• What the task asks
In full and without alteration, return the records below.

(Data provided begins)

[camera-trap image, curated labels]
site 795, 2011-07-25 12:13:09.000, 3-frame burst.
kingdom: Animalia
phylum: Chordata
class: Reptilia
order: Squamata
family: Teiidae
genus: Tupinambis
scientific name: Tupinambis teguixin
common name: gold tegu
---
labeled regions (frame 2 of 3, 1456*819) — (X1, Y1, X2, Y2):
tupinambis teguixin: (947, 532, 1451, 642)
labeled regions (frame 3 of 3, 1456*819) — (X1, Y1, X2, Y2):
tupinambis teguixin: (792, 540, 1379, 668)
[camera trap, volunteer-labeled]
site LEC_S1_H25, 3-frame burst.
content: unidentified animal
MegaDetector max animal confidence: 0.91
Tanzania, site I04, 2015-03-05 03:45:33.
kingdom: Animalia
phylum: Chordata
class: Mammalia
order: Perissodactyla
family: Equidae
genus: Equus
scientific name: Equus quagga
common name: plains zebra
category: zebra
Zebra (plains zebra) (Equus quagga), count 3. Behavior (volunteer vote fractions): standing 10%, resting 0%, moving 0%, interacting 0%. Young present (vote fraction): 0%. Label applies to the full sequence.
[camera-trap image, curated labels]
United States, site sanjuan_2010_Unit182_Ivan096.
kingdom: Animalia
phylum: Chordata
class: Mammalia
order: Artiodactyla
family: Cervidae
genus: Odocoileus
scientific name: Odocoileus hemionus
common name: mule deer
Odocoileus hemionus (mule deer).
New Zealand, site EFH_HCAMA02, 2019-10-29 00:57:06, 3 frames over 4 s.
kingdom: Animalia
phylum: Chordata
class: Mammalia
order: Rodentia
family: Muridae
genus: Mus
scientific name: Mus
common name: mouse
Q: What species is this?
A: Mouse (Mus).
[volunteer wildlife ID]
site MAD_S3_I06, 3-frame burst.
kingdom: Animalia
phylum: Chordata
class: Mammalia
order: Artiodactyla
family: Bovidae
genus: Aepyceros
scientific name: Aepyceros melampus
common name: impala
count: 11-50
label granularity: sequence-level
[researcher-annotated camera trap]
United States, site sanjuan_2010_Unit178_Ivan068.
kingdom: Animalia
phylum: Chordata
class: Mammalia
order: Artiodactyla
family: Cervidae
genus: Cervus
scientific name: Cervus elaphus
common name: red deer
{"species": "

(Data provided ends)

• Task answer
[camera-trap image, curated labels]
site 795, 2011-07-25 12:13:09.000, 3-frame burst.
kingdom: Animalia
phylum: Chordata
class: Reptilia
order: Squamata
family: Teiidae
genus: Tupinambis
scientific name: Tupinambis teguixin
common name: gold tegu
---
labeled regions (frame 2 of 3, 1456*819) — (X1, Y1, X2, Y2):
tupinambis teguixin: (947, 532, 1451, 642)
labeled regions (frame 3 of 3, 1456*819) — (X1, Y1, X2, Y2):
tupinambis teguixin: (792, 540, 1379, 668)
[camera trap, volunteer-labeled]
site LEC_S1_H25, 3-frame burst.
content: unidentified animal
MegaDetector max animal confidence: 0.91
Tanzania, site I04, 2015-03-05 03:45:33.
kingdom: Animalia
phylum: Chordata
class: Mammalia
order: Perissodactyla
family: Equidae
genus: Equus
scientific name: Equus quagga
common name: plains zebra
category: zebra
Zebra (plains zebra) (Equus quagga), count 3. Behavior (volunteer vote fractions): standing 10%, resting 0%, moving 0%, interacting 0%. Young present (vote fraction): 0%. Label applies to the full sequence.
[camera-trap image, curated labels]
United States, site sanjuan_2010_Unit182_Ivan096.
kingdom: Animalia
phylum: Chordata
class: Mammalia
order: Artiodactyla
family: Cervidae
genus: Odocoileus
scientific name: Odocoileus hemionus
common name: mule deer
Odocoileus hemionus (mule deer).
New Zealand, site EFH_HCAMA02, 2019-10-29 00:57:06, 3 frames over 4 s.
kingdom: Animalia
phylum: Chordata
class: Mammalia
order: Rodentia
family: Muridae
genus: Mus
scientific name: Mus
common name: mouse
Q: What species is this?
A: Mouse (Mus).
[volunteer wildlife ID]
site MAD_S3_I06, 3-frame burst.
kingdom: Animalia
phylum: Chordata
class: Mammalia
order: Artiodactyla
family: Bovidae
genus: Aepyceros
scientific name: Aepyceros melampus
common name: impala
count: 11-50
label granularity: sequence-level
[researcher-annotated camera trap]
United States, site sanjuan_2010_Unit178_Ivan068.
kingdom: Animalia
phylum: Chordata
class: Mammalia
order: Artiodactyla
family: Cervidae
genus: Cervus
scientific name: Cervus elaphus
common name: red deer
{"species": "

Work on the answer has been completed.